The Supreme Court Held:
(a) the law will not generally uphold a contractual remedy where the adverse impact of that remedy significantly exceeds the innocent party’s legitimate interest;
(b) the proper definition of a penalty clause is that it is “a secondary obligation which imposes a detriment on the contract breaker out of all proportion to any legitimate interest of the innocent party in the enforcement of the primary obligation”;
(c) the practical implications are that one should first consider whether there is a legitimate business interest which is served and promoted by the clause;
(d) if there is, then one must further ask whether the provision made to protect that interest is extravagant or exorbitant or unconscionable;
(e) Accordingly, applying this new statement of the law, the clauses in Cavendish and Makdessi’s contract were NOT unenforceable penalty clauses. Cavendish had a legitimate interest in preserving the goodwill of the business by preventing Mr Makdessi from reviving all his old contacts and setting up in competition with the purchasers.
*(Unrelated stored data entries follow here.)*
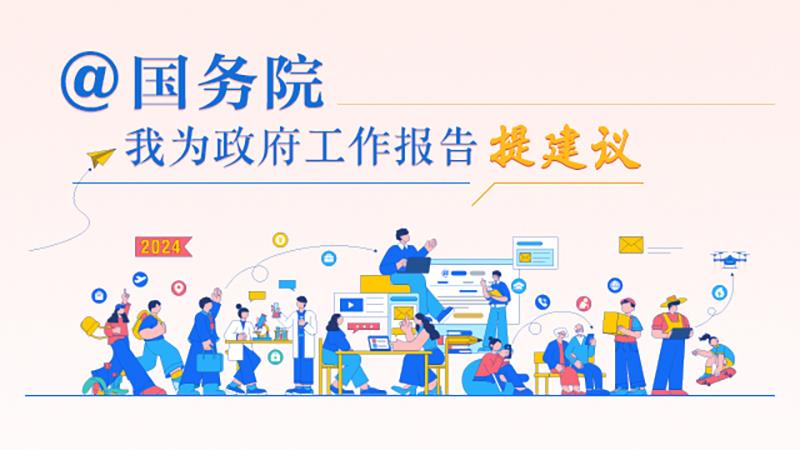 @国务院

我为政府工作报告 提建议

2024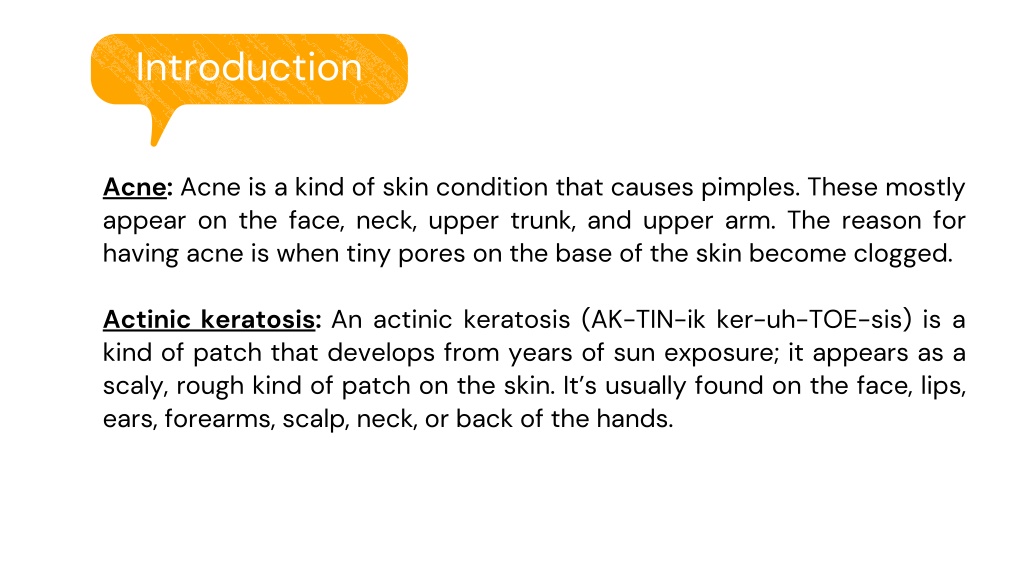 Introduction

Acne: Acne is a kind of skin condition that causes pimples. These mostly appear on the face, neck, upper trunk, and upper arm. The reason for having acne is when tiny pores on the base of the skin become clogged.

Actinic keratosis: An actinic keratosis (AK-TIN-ik ker-uh-TOE-sis) is a kind of patch that develops from years of sun exposure; it appears as a scaly, rough kind of patch on the skin. It's usually found on the face, lips, ears, forearms, scalp, neck, or back of the hands.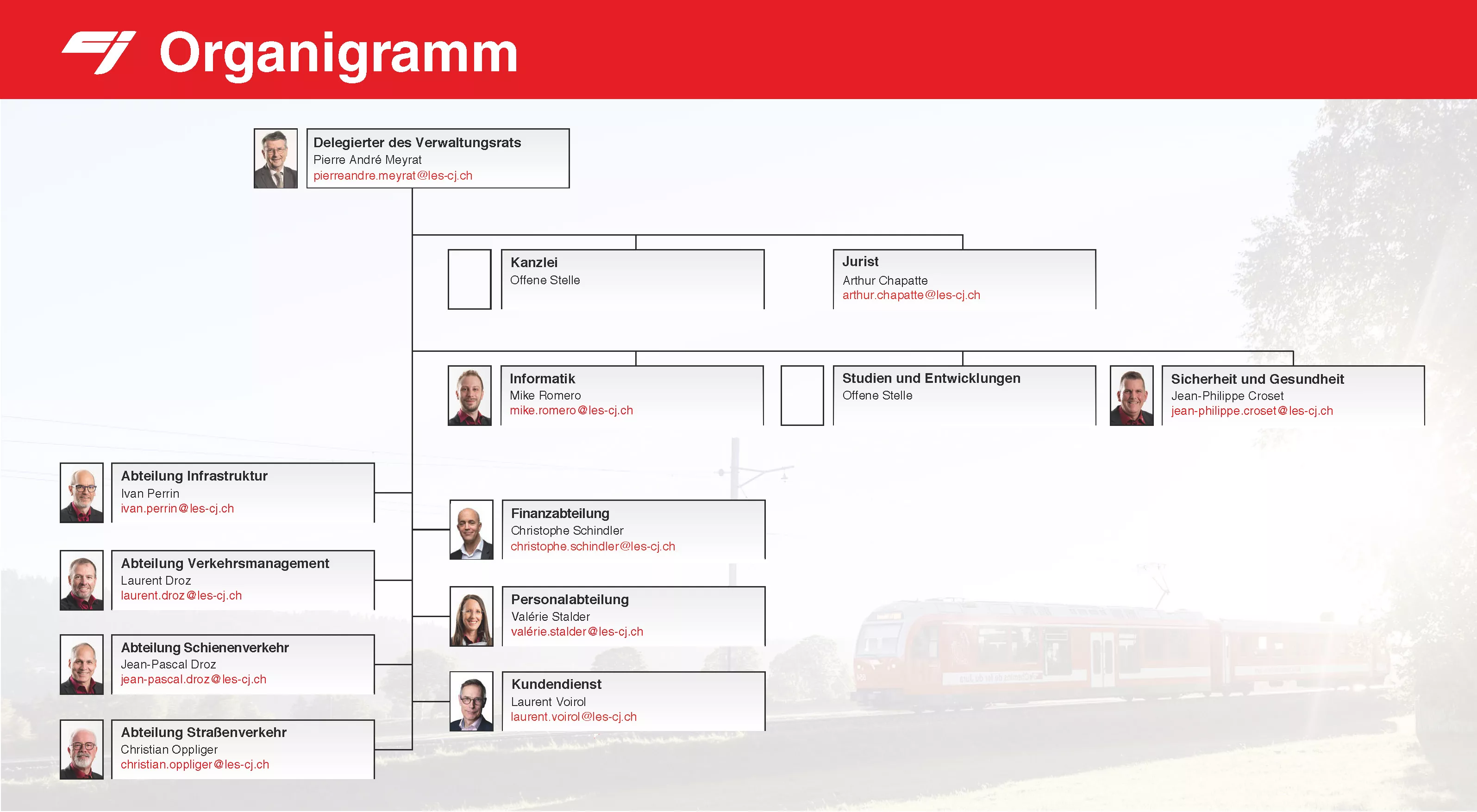 Organigramm

Delegierter des Verwaltungsrats
Pierre André Meyrat
pierreandre.meyrat@les-cj.ch

Kanzlei
Offene Stelle

Jurist
Arthur Chapatte
arthur.chapatte@les-cj.ch

Informatik
Mike Romero
mike.romero@les-cj.ch

Studien und Entwicklungen
Offene Stelle

Sicherheit und Gesundheit
Jean-Philippe Croset
jean-philippe.croset@les-cj.ch

Abteilung Infrastruktur
Ivan Perrin
ivan.perrin@les-cj.ch

Abteilung Verkehrsmanagement
Laurent Droz
laurent.droz@les-cj.ch

Abteilung Schienenverkehr
Jean-Pascal Droz
jean-pascal.droz@les-cj.ch

Abteilung Straßenverkehr
Christian Oppliger
christian.oppliger@les-cj.ch

Finanzabteilung
Christophe Schindler
christophe.schindler@les-cj.ch

Personalabteilung
Valérie Stalder
valérie.stalder@les-cj.ch

Kundendienst
Laurent Voirol
laurent.voirol@les-cj.ch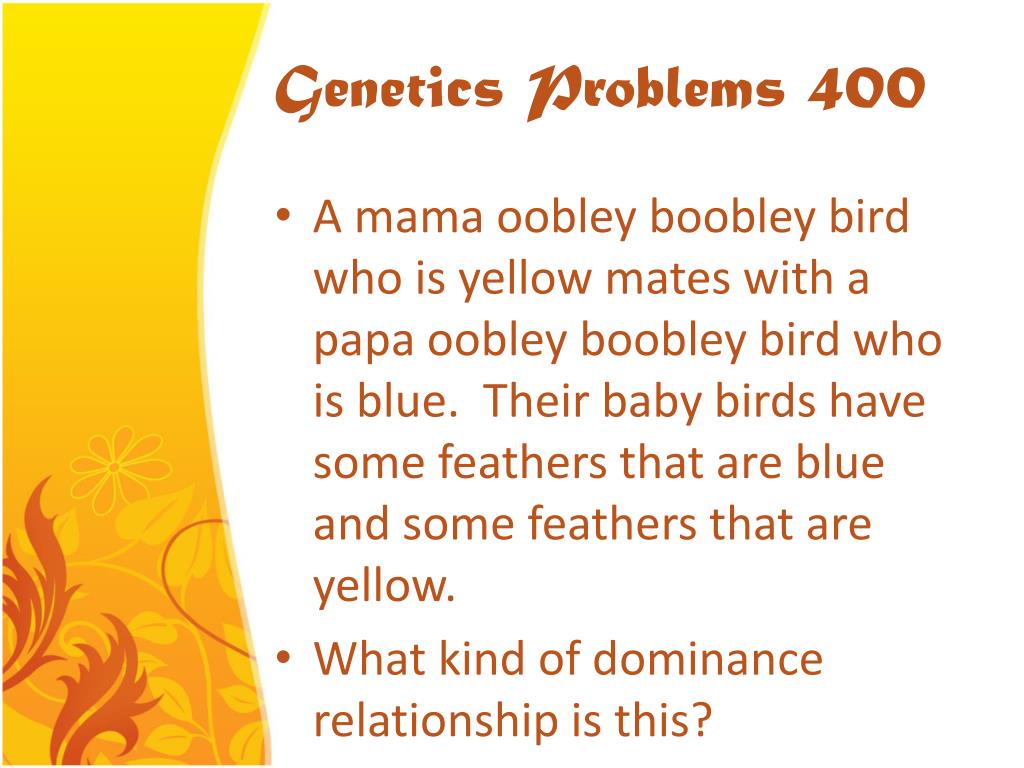 Genetics Problems 400

• A mama oobley boobley bird who is yellow mates with a papa oobley boobley bird who is blue.  Their baby birds have some feathers that are blue and some feathers that are yellow.

• What kind of dominance relationship is this?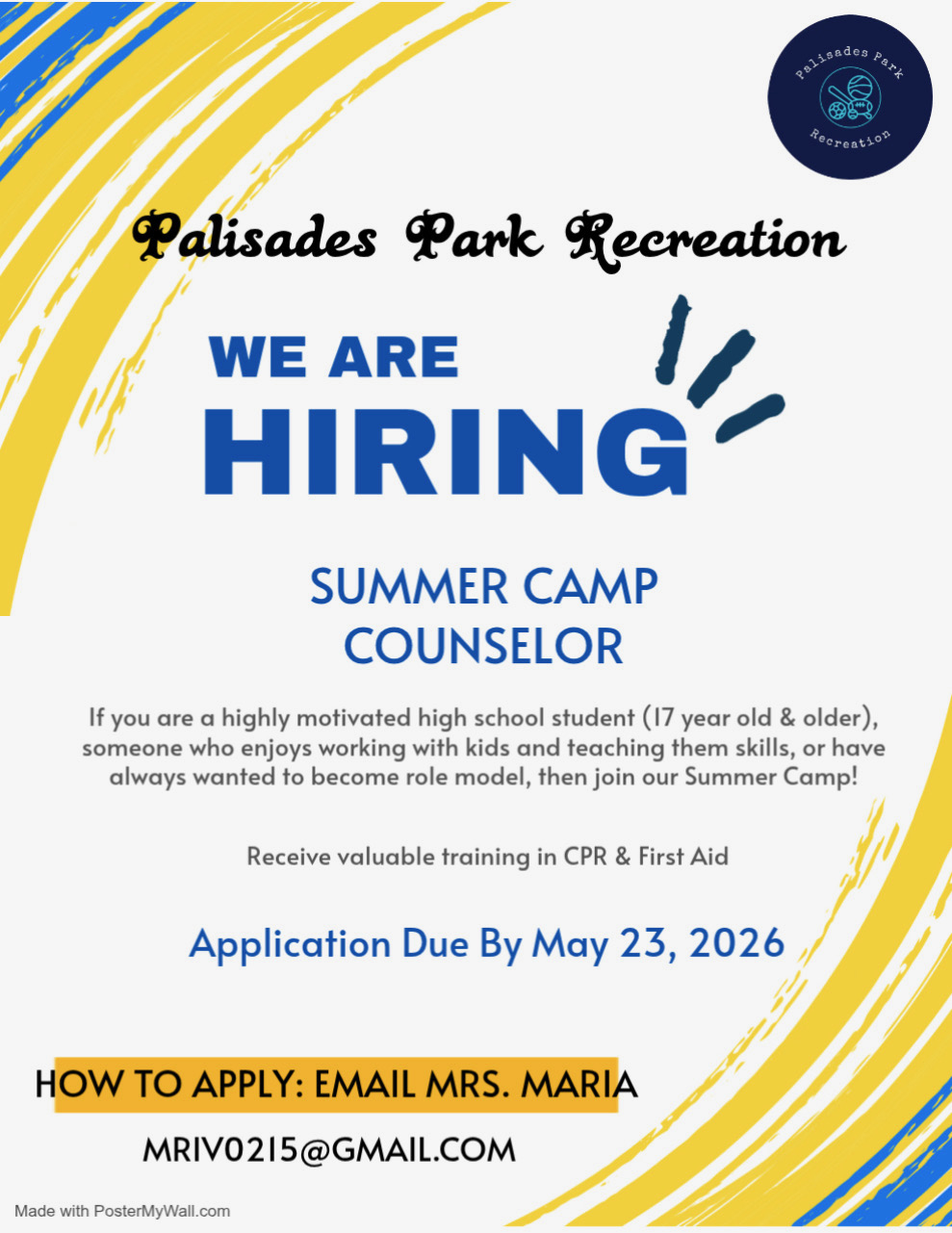 Palisades Park Recreation

Palisades Park Recreation

WE ARE HIRING

SUMMER CAMP COUNSELOR

If you are a highly motivated high school student (17 year old & older), someone who enjoys working with kids and teaching them skills, or have always wanted to become role model, then join our Summer Camp!

Receive valuable training in CPR & First Aid

Application Due By May 23, 2026

HOW TO APPLY: EMAIL MRS. MARIA

MRIV0215@GMAIL.COM

Made with PosterMyWall.com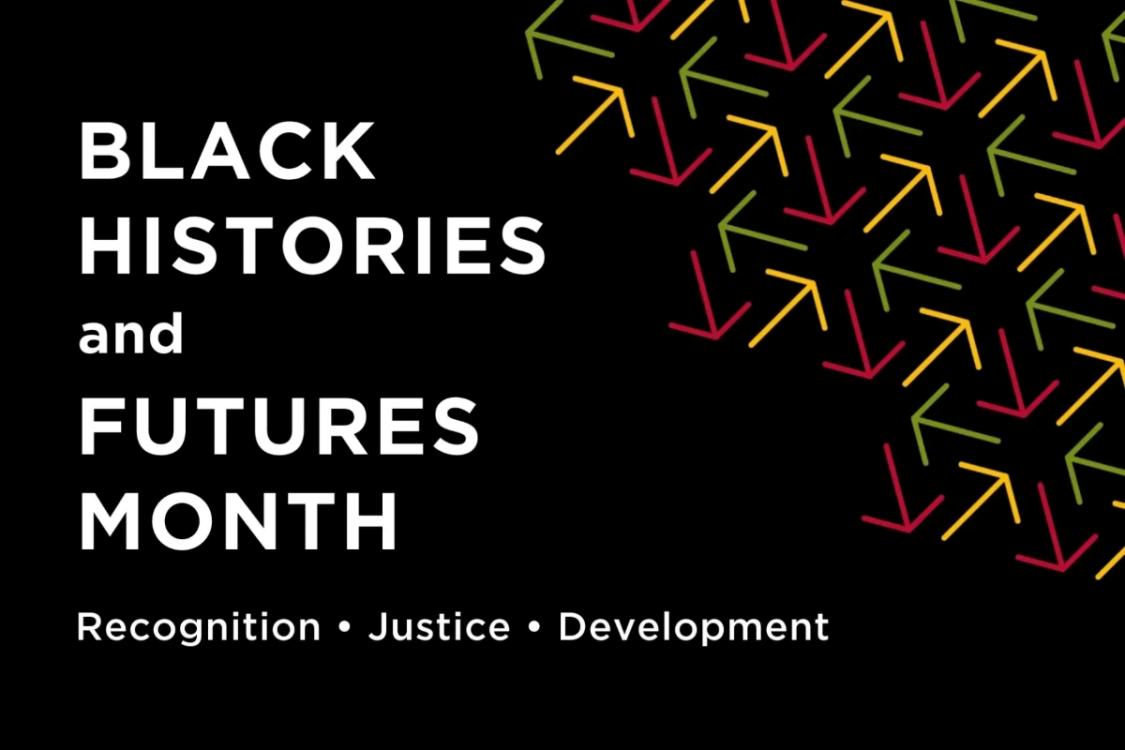 BLACK HISTORIES and FUTURES MONTH

Recognition • Justice • Development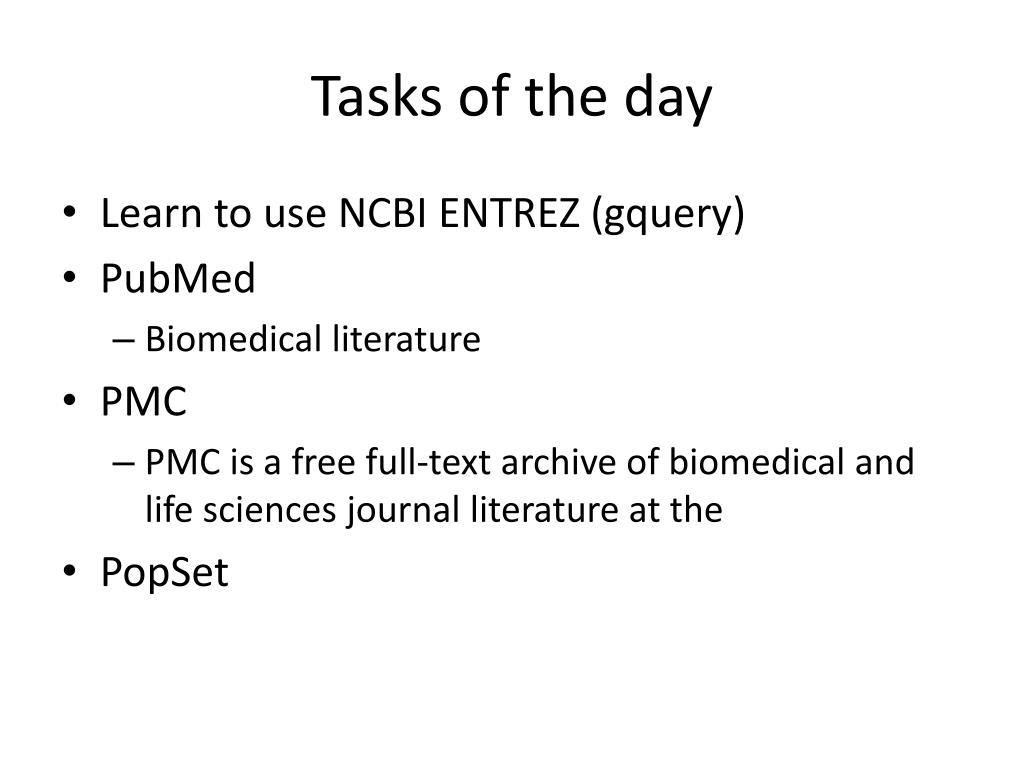 Tasks of the day

• Learn to use NCBI ENTREZ (gquery)
• PubMed
– Biomedical literature
• PMC
– PMC is a free full-text archive of biomedical and life sciences journal literature at the
• PopSet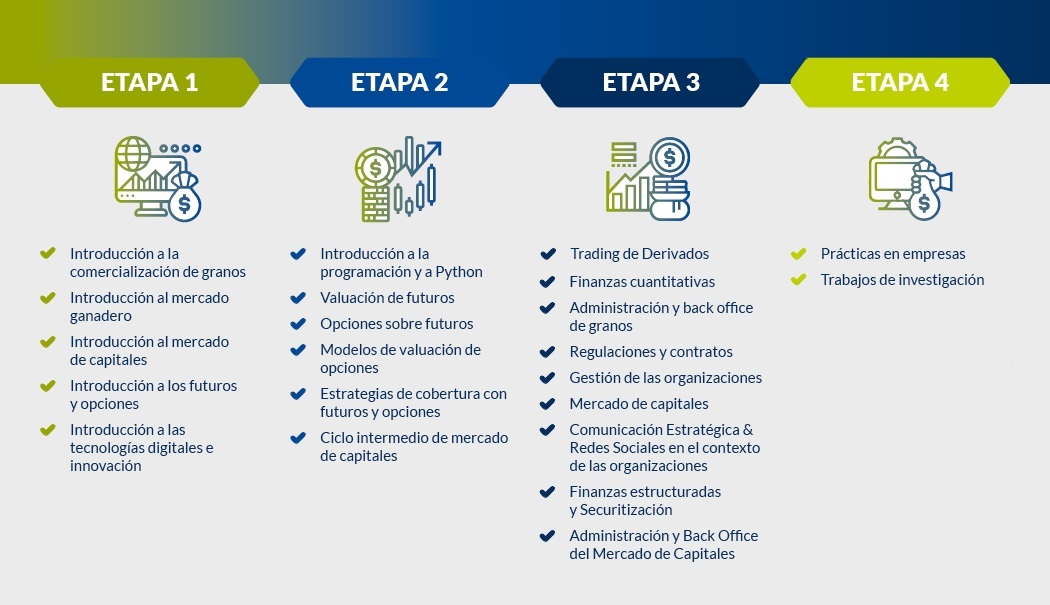 ETAPA 1

Introducción a la comercialización de granos

Introducción al mercado ganadero

Introducción al mercado de capitales

Introducción a los futuros y opciones

Introducción a las tecnologías digitales e innovación

ETAPA 2

Introducción a la programación y a Python

Valuación de futuros

Opciones sobre futuros

Modelos de valuación de opciones

Estrategias de cobertura con futuros y opciones

Ciclo intermedio de mercado de capitales

ETAPA 3

Trading de Derivados

Finanzas cuantitativas

Administración y back office de granos

Regulaciones y contratos

Gestión de las organizaciones

Mercado de capitales

Comunicación Estratégica & Redes Sociales en el contexto de las organizaciones

Finanzas estructuradas y Securitización

Administración y Back Office del Mercado de Capitales

ETAPA 4

Prácticas en empresas

Trabajos de investigación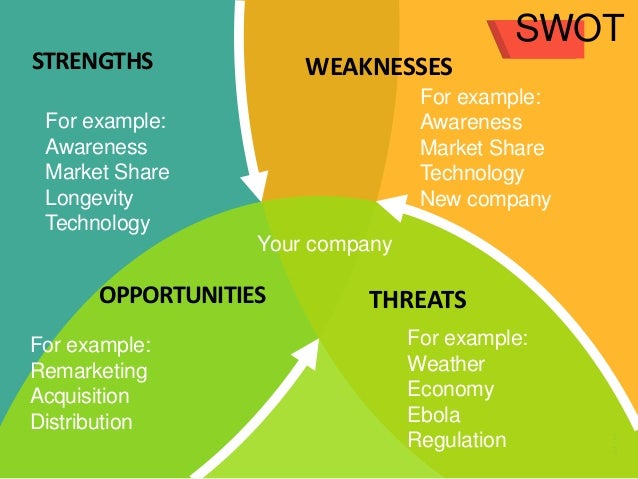 SWOT

STRENGTHS

For example:
Awareness
Market Share
Longevity
Technology

WEAKNESSES

For example:
Awareness
Market Share
Technology
New company

Your company

OPPORTUNITIES

For example:
Remarketing
Acquisition
Distribution

THREATS

For example:
Weather
Economy
Ebola
Regulation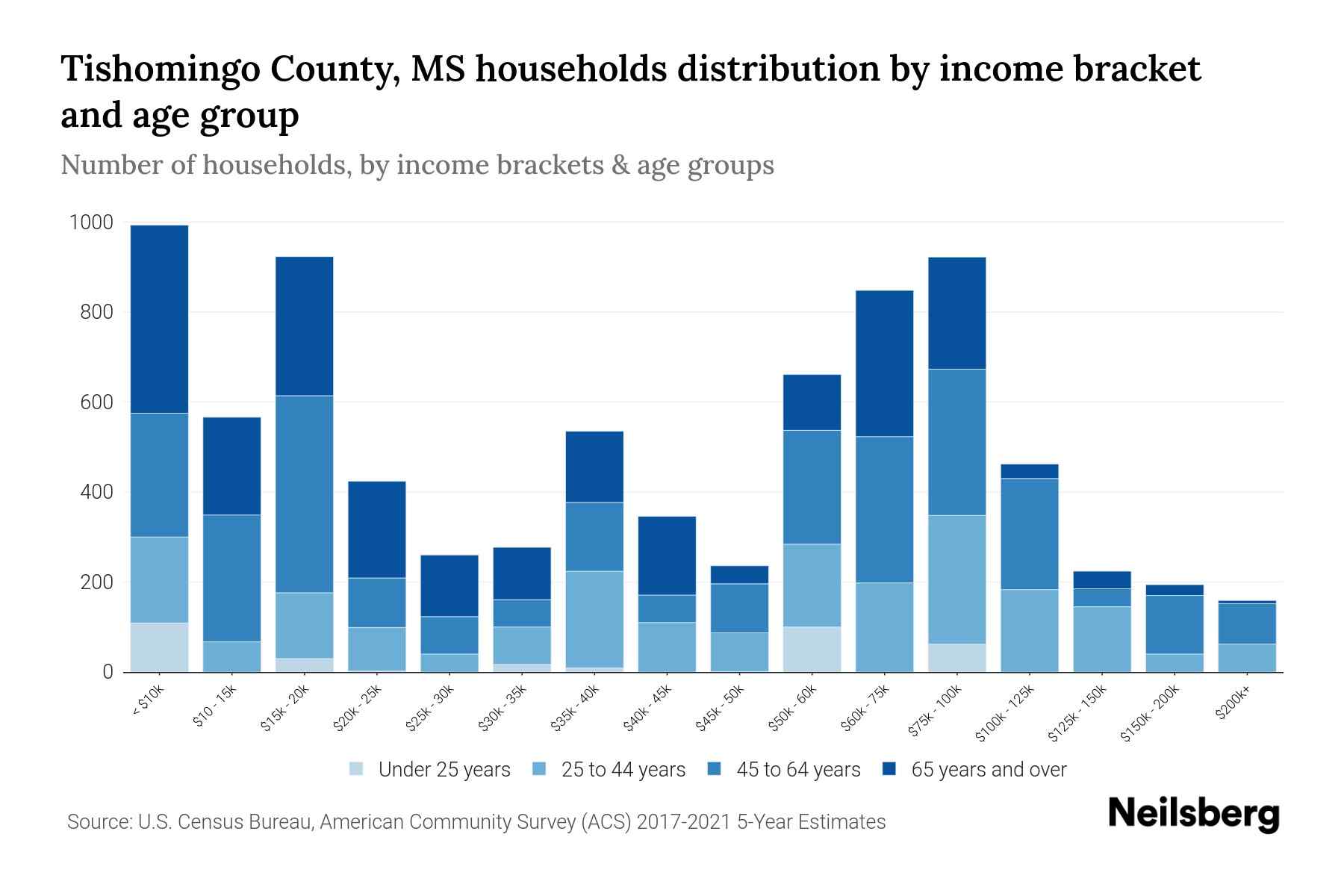 Tishomingo County, MS households distribution by income bracket and age group

Number of households, by income brackets & age groups

1000
800
600
400
200
0

< $10k
$10 - 15k
$15k - 20k
$20k - 25k
$25k - 30k
$30k - 35k
$35k - 40k
$40k - 45k
$45k - 50k
$50k - 60k
$60k - 75k
$75k - 100k
$100k - 125k
$125k - 150k
$150k - 200k
$200k+

Under 25 years
25 to 44 years
45 to 64 years
65 years and over

Source: U.S. Census Bureau, American Community Survey (ACS) 2017-2021 5-Year Estimates

Neilsberg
Although the reduction in the value of his shares was a matter of many millions of pounds, so too was the value of the business which could be undermined by his activities, and therefore it would be wrong to say that the reduction in share value was either extravagant or unconscionable etc.
This is a historic case in which dozens of precedents were examined and the whole roots of the law of penalty clauses re-analysed. Cavendish’s solicitors appointed 3 barristers and a QC; Makdessi’s solicitors replied with 2 QC’s. The most important outcome is that seeking to deter or to penalise contract-breaking behaviour is no longer forbidden, and is no longer punished by invalidating the clause. The businessman’s legitimate interest in deterring contract breaking has been recognised, provided that the outcome is not exorbitant or unconscionable.
It is therefore still quite possible that a liquidated damages clause, or a clause for the forfeiture of property, will be struck down as being a penalty clause. The Supreme Court’s achievement has been to maintain the fundamental concept, to rationalise it, bring it up to date and make it fundamentally more useful for the business community.